Hi CB, I need help to a new solution my church is trying to get. We have purchased an Led Screen that we use every sunday. Right now I use it as one huge wide screen which isn't horrible but I would Like to be able to split it into 3 screens, I've seen this type of configuration at a lot of conferences and it looks pretty cool when you have live camera feed on the center screen and lyrics on the 1st and 3rd screen. If someone can help me achieve this goal it would be very helpful.

Ppl are saying a switcher and Pro Video Player 2 will solve this?

Let me know if that will work or If there is a better solution out there.
Thank you so much CB


Attached file is how i run things right now and the second file is how I (want) things to run


----------



## Dan0010 (Mar 9, 2015)

it all depends on how the led screen is setup. as some led walls you just need to split it up and send different content per controller. but to answer your question is you need a multiviewer or a video processor. you probably won't need the switcher however it all depends on how you're using system. a switcher would only be used if you have sources besides your macbook (i.e. bluerays, live camera). However if you want to keep the switcher would need multiple outputs to the server. so you can keep your multiple window concept.

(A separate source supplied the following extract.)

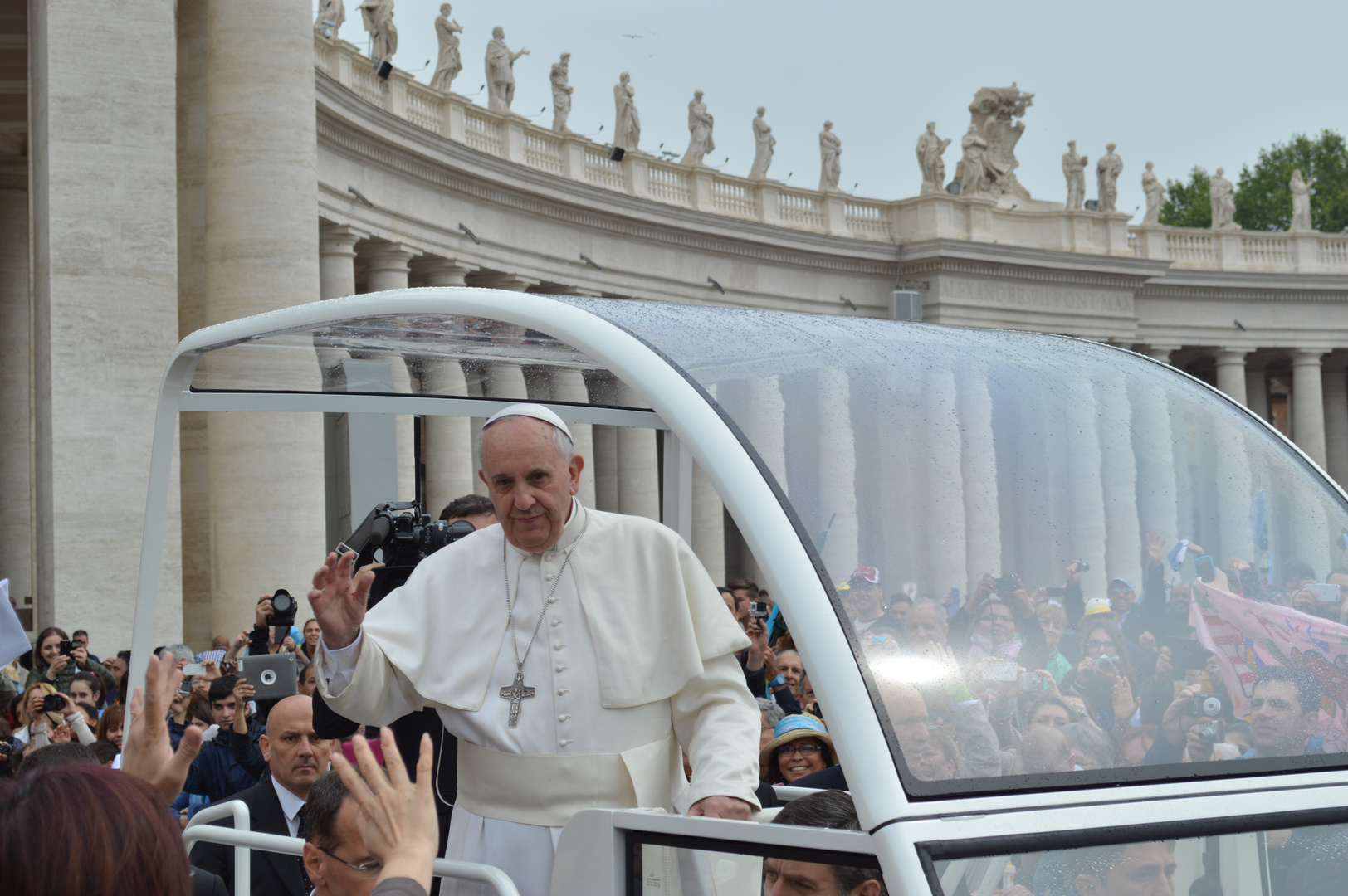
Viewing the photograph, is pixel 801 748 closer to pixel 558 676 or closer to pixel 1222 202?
pixel 558 676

overkill for you would be a spyder (http://www.vistasystems.net/video-p...-X20-video-processor-and-matrix-switcher.aspx) but it something you can use to eliminate a switcher as it can handle multiple inputs and you can just use the software to move your windows around. But look for some similar items as then you can bring cameras feeds direct into a window like you want without trying to bring it into your computer and then into a window.


----------



## ThomasL (Mar 10, 2015)

You could look into the Matrox TripleHead2Go product (choose the connection type that matches the LED Processor/Sender Card to avoid adapters in between). However, you would still need to send to the Matrox 3H2Go one wide image file. The Matrox will then split that into 3 to send to the LED Processor/Sender card.

More expensive, but more versatile, is Dataton's Watchout and a pc with 3-4 outputs and the necessary accessories (especially Active DP-DVI adapters for each output). Combined with a MIDI controller, you can switch, fade in/out any media located in any position on your wide LED wall.

For the best on-screen look and sharp images, you have to map the output of the pc's graphics card pixel-for-pixel to the LED wall. Watchout can do this. However, Watchout works only in Windows (preferably Windows 7), but has been used successfully with Mac running Bootcamp.

ThomasL


----------